The identities of 34 of the 35 deceased and the 20 injured have been confirmed.
An investigatory team composed of members of the State Administration of Work Safety and the Ministry of Public Security has been dispatched to the scene to look into the accident.
The coach, which belongs to the Tangshan Traffic and Transportation Group, has a maximum capacity of 53 people. However, 55 people were in the vehicle when the accident occurred.
Victims said the coach picked up students at Hebei University in Baoding and was taking them to Tangshan University when the accident happened.
"The bus was not organized by the school. We call the numbers printed on on-campus advertisements when we want to take a bus," said Duan Yingjie, a female student who was injured in the accident.
"Many students take the buses because they're very convenient," said Duan.
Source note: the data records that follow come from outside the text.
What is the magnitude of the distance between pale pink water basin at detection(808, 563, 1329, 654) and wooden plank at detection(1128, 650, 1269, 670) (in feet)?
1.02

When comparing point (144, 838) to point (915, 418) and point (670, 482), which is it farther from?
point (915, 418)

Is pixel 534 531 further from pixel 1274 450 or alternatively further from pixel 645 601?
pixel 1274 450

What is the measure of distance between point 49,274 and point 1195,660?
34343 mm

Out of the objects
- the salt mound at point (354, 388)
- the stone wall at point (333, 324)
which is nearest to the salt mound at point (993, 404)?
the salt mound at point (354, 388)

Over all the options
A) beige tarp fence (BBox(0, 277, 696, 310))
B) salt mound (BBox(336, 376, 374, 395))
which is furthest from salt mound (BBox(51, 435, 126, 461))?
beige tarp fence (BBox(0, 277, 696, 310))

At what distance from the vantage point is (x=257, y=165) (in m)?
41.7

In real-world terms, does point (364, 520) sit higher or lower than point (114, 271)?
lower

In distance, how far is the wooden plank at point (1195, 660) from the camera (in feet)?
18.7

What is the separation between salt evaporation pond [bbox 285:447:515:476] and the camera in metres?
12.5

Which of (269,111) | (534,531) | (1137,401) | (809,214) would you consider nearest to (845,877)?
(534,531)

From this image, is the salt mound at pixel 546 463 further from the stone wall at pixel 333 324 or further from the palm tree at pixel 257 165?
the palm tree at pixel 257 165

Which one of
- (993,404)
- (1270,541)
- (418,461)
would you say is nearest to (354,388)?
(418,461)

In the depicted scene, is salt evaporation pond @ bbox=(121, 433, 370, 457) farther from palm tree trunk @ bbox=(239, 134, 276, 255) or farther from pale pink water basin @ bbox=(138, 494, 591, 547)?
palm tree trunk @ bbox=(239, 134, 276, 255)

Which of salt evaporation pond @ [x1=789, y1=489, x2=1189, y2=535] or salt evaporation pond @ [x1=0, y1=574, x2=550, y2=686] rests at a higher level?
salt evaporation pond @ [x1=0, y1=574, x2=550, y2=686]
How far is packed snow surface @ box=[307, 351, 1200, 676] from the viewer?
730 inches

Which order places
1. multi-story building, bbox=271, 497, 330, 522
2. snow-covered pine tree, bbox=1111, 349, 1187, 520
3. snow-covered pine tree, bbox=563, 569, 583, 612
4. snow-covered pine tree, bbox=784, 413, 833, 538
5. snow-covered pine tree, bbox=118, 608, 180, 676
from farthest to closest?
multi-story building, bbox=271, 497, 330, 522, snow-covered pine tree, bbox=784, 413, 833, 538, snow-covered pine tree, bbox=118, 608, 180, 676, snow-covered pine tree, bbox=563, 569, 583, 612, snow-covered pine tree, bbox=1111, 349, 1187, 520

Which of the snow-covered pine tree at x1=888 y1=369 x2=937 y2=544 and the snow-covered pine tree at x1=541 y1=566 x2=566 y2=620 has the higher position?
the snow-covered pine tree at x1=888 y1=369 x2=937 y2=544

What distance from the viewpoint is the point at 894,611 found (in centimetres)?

Tianjin's crash was the most deadly of three major road accidents that occurred on the last day of the holiday. Traffic is often high on the last day, as many people are traveling after visiting their families or taking vacations.
Eleven people died when a truck crashed into a mini-van at about 6:30 am on a highway in Sheqi County in central China's Henan province.
Local officials said all of the mini-van's passengers were killed instantly, and the truck driver was detained after fleeing the scene.
Low visibility caused by heavy morning fog triggered a pile-up that involved 24 cars on an expressway in east China's Anhui province, killing at least six people and injuring 19 others, police said.
In September, an overloaded ferry capsized and sank in a river in central China's Hunan province, killing 12 people. Most of the victims were primary and middle school students returning home for the Mid-Autumn Festival.